Growing up, I wasn’t taught to learn how to cook. If you’re a millennial like me, you also probably never learned to cook from your parents. I’ve been learning on my own for the past 5 years, with a lot of struggles in the process, and I want to share with you some tips on what you can do to ease into this process!
1. Start small
You’re browsing through Pinterest and come across a beautiful, delicious-looking pastry. You think, I could make this. You try it, and it turns out to be way more difficult than you thought.
I’ve been overly ambitious in the kitchen many times. If you’re a beginner, it can be really discouraging to flop at your first few attempts. The worst thing you can do is start to think you’re a terrible cook and never try cooking again.
Choose recipes that have few, easy-to-find ingredients that you already have or will probably use again. Read the instructions and make sure there aren’t any unfamiliar, complicated techniques involved. Feeling successful will motivate you to keep coming back into the kitchen!

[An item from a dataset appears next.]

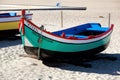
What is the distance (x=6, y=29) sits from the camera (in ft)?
47.7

2. Don’t make too many servings
If you’re trying out a new recipe, especially one that you think might not turn out well, cut the recipe in half so you aren’t stuck with 10 servings of something that you don’t want to eat 10 times. Or a bunch of food you have to throw out, which is expensive and wasteful.
3. Choose to follow cooking videos instead of written recipes
Cooking videos are way more helpful than written recipes alone. You can see what the food should look like each step of the way. How big should I chop this vegetable? How wet or dry should this dough be?
If you aren’t completely familiar with cooking terminology and don’t know the difference between mincing and chopping, for example, a video can be super helpful.
4. If you do use a written recipe, make sure to read the entire thing
It can be tempting to just jump right into cooking, but you’d be setting yourself up for disaster if you didn’t read the entire recipe first.
Make sure you’re not missing any required tools, such as a candy thermometer or mandolin.
Other gotchas might have to do with timing before, during, or after you start cooking. For example, an ingredient needs to be softened at room temperature or soaked for an hour, or the dough needs an hour to rise, or the dish has to be frozen for 3 hours before you can eat it.
5. Stick to one cuisine for now
Cuisines from different cultures have certain ingredients that always show up, for example:
Italian food often requires tomato pasta and basil
Indian dishes usually require a ton of different spices
Asian recipes might call for rice wine and miso paste
It’s likely that unless you keep cooking within the same cuisine, you’ll end up with a bunch of ingredients that will go bad before you can use them all up. Unless you’re willing to splurge on ingredients, try and reuse the same ones over and over again.